#### [WORK TO COMPLETE]
Return the whole listing exactly as it stands.
============================================================
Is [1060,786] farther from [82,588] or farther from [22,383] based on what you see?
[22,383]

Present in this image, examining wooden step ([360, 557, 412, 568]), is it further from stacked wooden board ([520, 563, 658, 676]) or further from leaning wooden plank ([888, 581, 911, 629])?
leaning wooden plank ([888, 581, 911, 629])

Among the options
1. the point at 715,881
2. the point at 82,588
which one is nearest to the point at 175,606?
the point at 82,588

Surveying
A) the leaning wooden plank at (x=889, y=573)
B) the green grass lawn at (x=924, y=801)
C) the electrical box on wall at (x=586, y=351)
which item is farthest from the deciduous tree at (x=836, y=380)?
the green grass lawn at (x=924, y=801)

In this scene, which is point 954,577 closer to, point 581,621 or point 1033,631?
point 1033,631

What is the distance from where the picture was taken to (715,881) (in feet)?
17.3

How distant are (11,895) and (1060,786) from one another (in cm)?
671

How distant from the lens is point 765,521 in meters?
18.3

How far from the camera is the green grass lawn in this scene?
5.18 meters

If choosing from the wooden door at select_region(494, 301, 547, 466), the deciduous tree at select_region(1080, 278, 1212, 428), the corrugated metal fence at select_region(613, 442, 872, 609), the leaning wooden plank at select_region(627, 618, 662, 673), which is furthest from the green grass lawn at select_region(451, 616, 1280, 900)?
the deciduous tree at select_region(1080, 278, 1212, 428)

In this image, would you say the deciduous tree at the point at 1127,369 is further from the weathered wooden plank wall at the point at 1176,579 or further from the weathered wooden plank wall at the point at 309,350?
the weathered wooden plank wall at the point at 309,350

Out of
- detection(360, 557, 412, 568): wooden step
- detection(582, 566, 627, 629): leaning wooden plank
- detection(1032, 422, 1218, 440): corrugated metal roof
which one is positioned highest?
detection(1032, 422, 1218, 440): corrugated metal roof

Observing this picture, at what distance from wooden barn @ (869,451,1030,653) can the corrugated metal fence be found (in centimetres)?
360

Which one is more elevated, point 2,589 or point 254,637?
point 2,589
============================================================
#### [WRITTEN RESPONSE]
Is [1060,786] farther from [82,588] or farther from [22,383] based on what you see?
[22,383]

Present in this image, examining wooden step ([360, 557, 412, 568]), is it further from stacked wooden board ([520, 563, 658, 676]) or further from leaning wooden plank ([888, 581, 911, 629])?
leaning wooden plank ([888, 581, 911, 629])

Among the options
1. the point at 715,881
2. the point at 82,588
which one is nearest to the point at 175,606?
the point at 82,588

Surveying
A) the leaning wooden plank at (x=889, y=573)
B) the green grass lawn at (x=924, y=801)
C) the electrical box on wall at (x=586, y=351)
which item is farthest from the deciduous tree at (x=836, y=380)?
the green grass lawn at (x=924, y=801)

In this scene, which is point 954,577 closer to, point 581,621 or point 1033,631?
point 1033,631

What is the distance from where the picture was taken to (715,881) (in feet)?
17.3

How distant are (11,895) and (1060,786) from one another (in cm)?
671

How distant from the lens is point 765,521 in meters?
18.3

How far from the camera is the green grass lawn in this scene?
5.18 meters

If choosing from the wooden door at select_region(494, 301, 547, 466), the deciduous tree at select_region(1080, 278, 1212, 428), the corrugated metal fence at select_region(613, 442, 872, 609), the leaning wooden plank at select_region(627, 618, 662, 673), which is furthest from the green grass lawn at select_region(451, 616, 1280, 900)?
the deciduous tree at select_region(1080, 278, 1212, 428)

In this image, would you say the deciduous tree at the point at 1127,369 is further from the weathered wooden plank wall at the point at 1176,579 or further from the weathered wooden plank wall at the point at 309,350?
the weathered wooden plank wall at the point at 309,350

Out of
- detection(360, 557, 412, 568): wooden step
- detection(582, 566, 627, 629): leaning wooden plank
- detection(1032, 422, 1218, 440): corrugated metal roof
which one is positioned highest?
detection(1032, 422, 1218, 440): corrugated metal roof

Observing this picture, at what distance from wooden barn @ (869,451,1030,653) can the corrugated metal fence be found (in centimetres)?
360

Which one is more elevated, point 2,589 or point 254,637?
point 2,589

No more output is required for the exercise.